__Text block__.
● ● ● ● ●
The following morning was very warm. Way up in the 20’s already before breakfast.

Bars 103

One of the sights to see for the day was the Troposcatter radio station, the BARS 103. Well, it isn’t there anymore, it is just the ruins and concrete foundation. It was built as a part of a Warsaw Pact defence system and is based on (today) old technology where radio waves are bounced against the troposphere to have a longer reach. If you want to know more about it, I wrote a post some time ago. Check it out.

The road up there was first bad asphalt, then decent gravel and then concrete blocks. It was a fairly easy ride, not too technical on the GS.

It was a fun ride, and at the top, we met a group of Polish four-by-fours out having a good time. In addition to the polish guys who we only said hi to, we were met by a gazillion flies that actually bit us. They made sure we didn’t stay for longer than necessary. It was a great view at the top.

At the top of the mountain where the BARS 103 Tropscatter radio station used to be.

It was back same way as we came up. Once down the mountain it was extremely hot. We rode backroads, and in the Ukrainian Carpathians that means extremely rough roads. Huge potholes, some of them rim breaking deep, so the average speed was about 30 km/h.

Compared to cars and trucks, we only had one line of wheels to consider when navigating the potholes. That made us a lot faster than other vehicles, which must have had an average speed of no more than 15-20 km/h.

I don’t mind the potholes. I knew they were there, and we got to practice contra steering. The agility of the GS really came in handy.

The scenery of the Ukrainian Carpathian is awesome. The villages, and the countryside is in many way a lot different from the part of Europe I usually tour. You will see horse carriages, ploughs pulled by cattle, people scything crops. You actually see that in Romania as well, but we hadn’t gotten to that part yet.
● ● ● ● ●
__Information shown__.

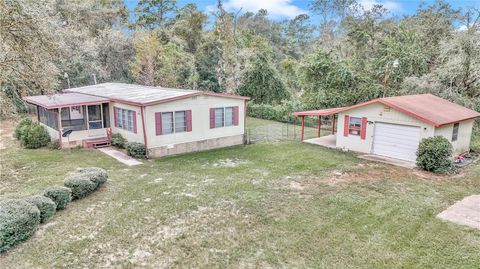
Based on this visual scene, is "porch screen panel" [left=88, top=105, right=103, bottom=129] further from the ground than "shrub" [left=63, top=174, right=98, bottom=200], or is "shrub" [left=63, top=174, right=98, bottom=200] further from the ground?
"porch screen panel" [left=88, top=105, right=103, bottom=129]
● ● ● ● ●
__Problem statement__.
Quote the motorcycle travel account of the ride to the BARS 103 site in full, word for word.

__Solution to this exercise__.
The following morning was very warm. Way up in the 20’s already before breakfast.

Bars 103

One of the sights to see for the day was the Troposcatter radio station, the BARS 103. Well, it isn’t there anymore, it is just the ruins and concrete foundation. It was built as a part of a Warsaw Pact defence system and is based on (today) old technology where radio waves are bounced against the troposphere to have a longer reach. If you want to know more about it, I wrote a post some time ago. Check it out.

The road up there was first bad asphalt, then decent gravel and then concrete blocks. It was a fairly easy ride, not too technical on the GS.

It was a fun ride, and at the top, we met a group of Polish four-by-fours out having a good time. In addition to the polish guys who we only said hi to, we were met by a gazillion flies that actually bit us. They made sure we didn’t stay for longer than necessary. It was a great view at the top.

At the top of the mountain where the BARS 103 Tropscatter radio station used to be.

It was back same way as we came up. Once down the mountain it was extremely hot. We rode backroads, and in the Ukrainian Carpathians that means extremely rough roads. Huge potholes, some of them rim breaking deep, so the average speed was about 30 km/h.

Compared to cars and trucks, we only had one line of wheels to consider when navigating the potholes. That made us a lot faster than other vehicles, which must have had an average speed of no more than 15-20 km/h.

I don’t mind the potholes. I knew they were there, and we got to practice contra steering. The agility of the GS really came in handy.

The scenery of the Ukrainian Carpathian is awesome. The villages, and the countryside is in many way a lot different from the part of Europe I usually tour. You will see horse carriages, ploughs pulled by cattle, people scything crops. You actually see that in Romania as well, but we hadn’t gotten to that part yet.